La xilografia appartiene al vocabolario costruttivo di Kosnick-Kloss sviluppato in stretto dialogo con Otto Freundlich, con il quale condivise uno studio dal 1930 e che fu una figura fondante dell’arte europea non-oggettiva (e una delle prime artiste i cui lavori furono etichettati Entartete Kunst dai nazisti, sulla copertina del catalogo della mostra del 1937; fu assassinato a Lublin-Majdanek nel 1943). Kosnick-Kloss trascorse i decenni del dopoguerra a tutelare e promuovere l’opera di Freundlich, continuando al contempo la propria attività pittorica, scultorea e tessile fino alla sua morte a Parigi nel 1966. L’incisione porta il timbro di sua erede — rilasciato dall’eredità Kosnick-Kloss / Freundlich dopo la sua morte — che conferisce a questa impressione un diretto valore documentario.
Stampata su carta filigranata, xilografia dal blocco originale, in condizione archivistica intatta. Edition Panderma, Basilea.
La Lune en Rodage fu pubblicata in tre volumi (1960, 1965, 1977) da Carl Laszlo e contiene in totale circa 180 opere delle figure di punta del periodo.
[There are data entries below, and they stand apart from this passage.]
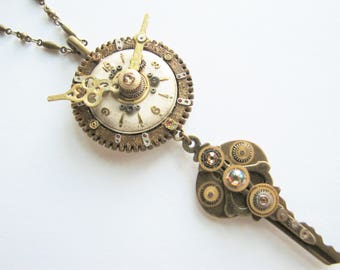 Steampunk Fantasy Watch & Key Necklace, Steampunk Necklace, Steampunk Watch Necklace, Steampunk Key Necklace, Steampunk Watch and Key, PN77
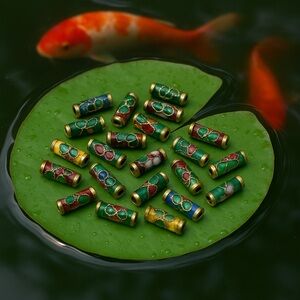 Beads120: Vtg Cloisonné Tube Beads • Hand-Enameled Brass • 39 Piece Lot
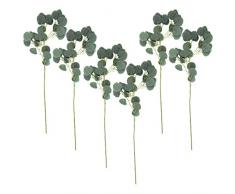 Koyal Wholesale Künstliche Eukalyptus-Pflanze, 81 cm, Silber-Dollar, 6 Sprays, künstliche Eukalyptusblätter, Seidenpflanzen, Grüner Hochzeitsdekor für Blumenstrauß, Innendekoration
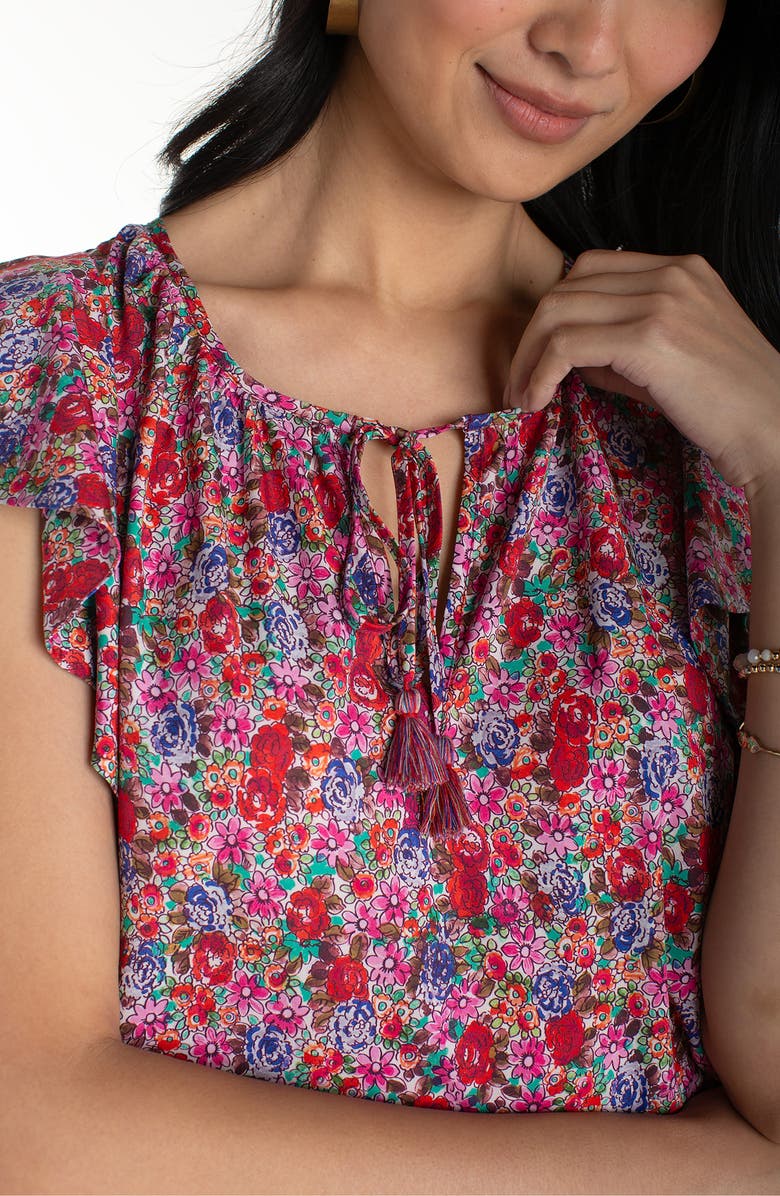 Liverpool Los Angeles Floral Print Flutter Sleeve Peplum Top, Alternate, color, 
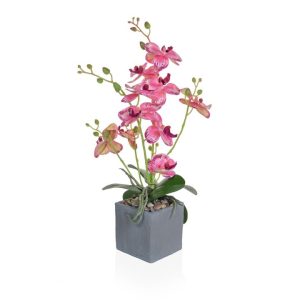 Artificial Pink Orchid in Slate Pot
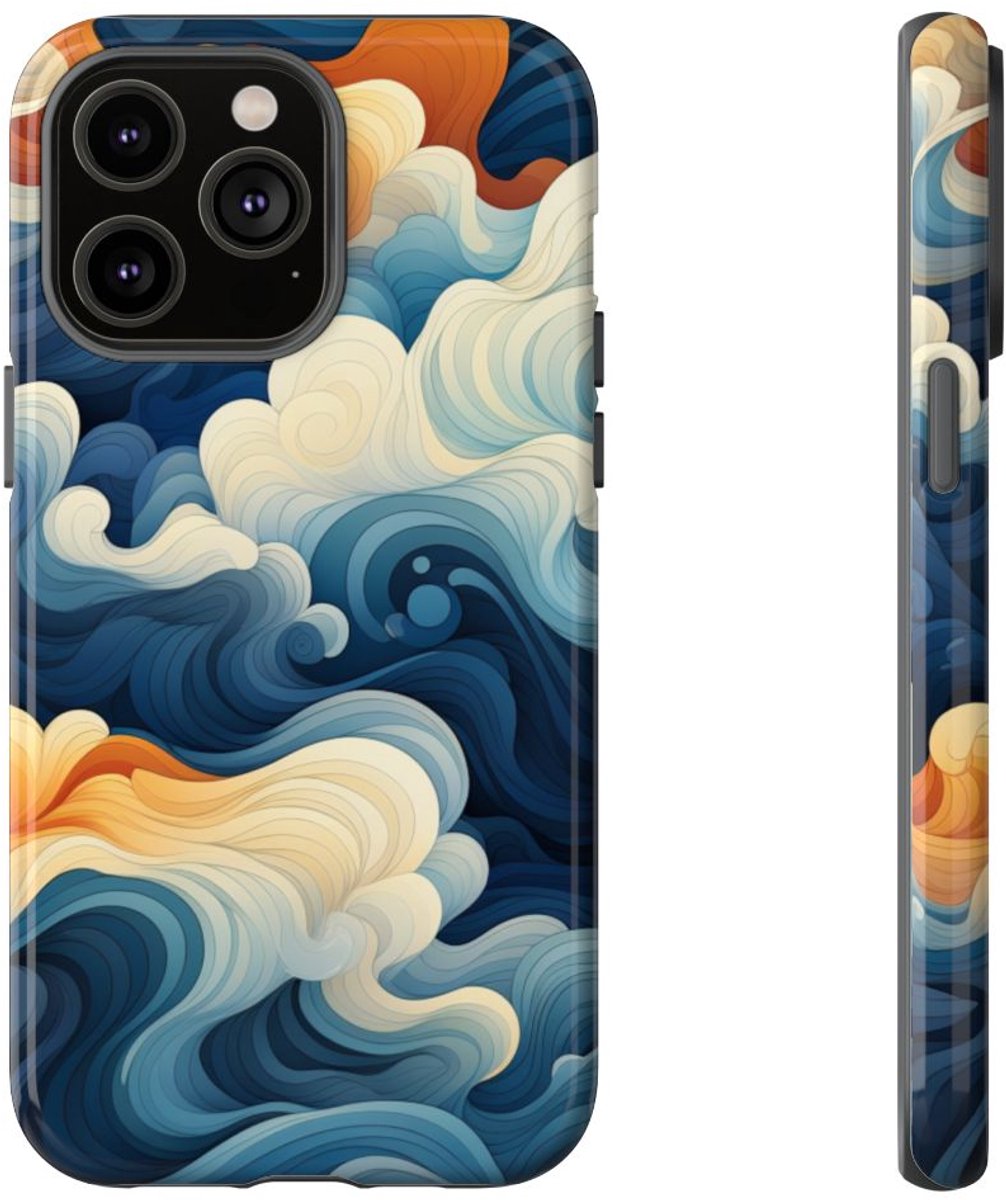 Abstracte Golvende Patronen – Telefoonhoesje Geschikt voor iPhone 14 Pro Max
Laszlo invitò molti artisti a contribuire pezzi chiave — il contributo di Enrico Castellani al volume I è la sua prima opera grafica documentata; l’Achrome di Piero Manzoni nella serie è l’unico multiplo da lui mai prodotto. Questa è una copia non numerata dell’edizione totale di 230 del volume III (di cui 65 tirature hors commerce non numerate). Provenienza: Edition Panderma, Carl Laszlo, Basilea — Galerie von Bartha, Basilea — Collezione privata, Basilea.
Jeanne Kosnick-Kloss (1892 Glogau – 1966 Parigi) fu una pittrice, scultrice, arazzi e cantante tedesco-francese. Fu membro del gruppo fondamentale Abstraction-Création (fondato a Parigi nel 1931, con Theo van Doesburg, Auguste Herbin, Jean Hélion, Otto Freundlich e altri) e espose in tutta Europa in gallerie e mostre collettive. Dal 1930 fu la compagna di Otto Freundlich e lavorò al suo studio di Parigi. Le sue opere fanno parte di collezioni pubbliche tra cui il Musée de Pontoise, Donazione Freundlich e l’archivio dell’Atelier Freundlich.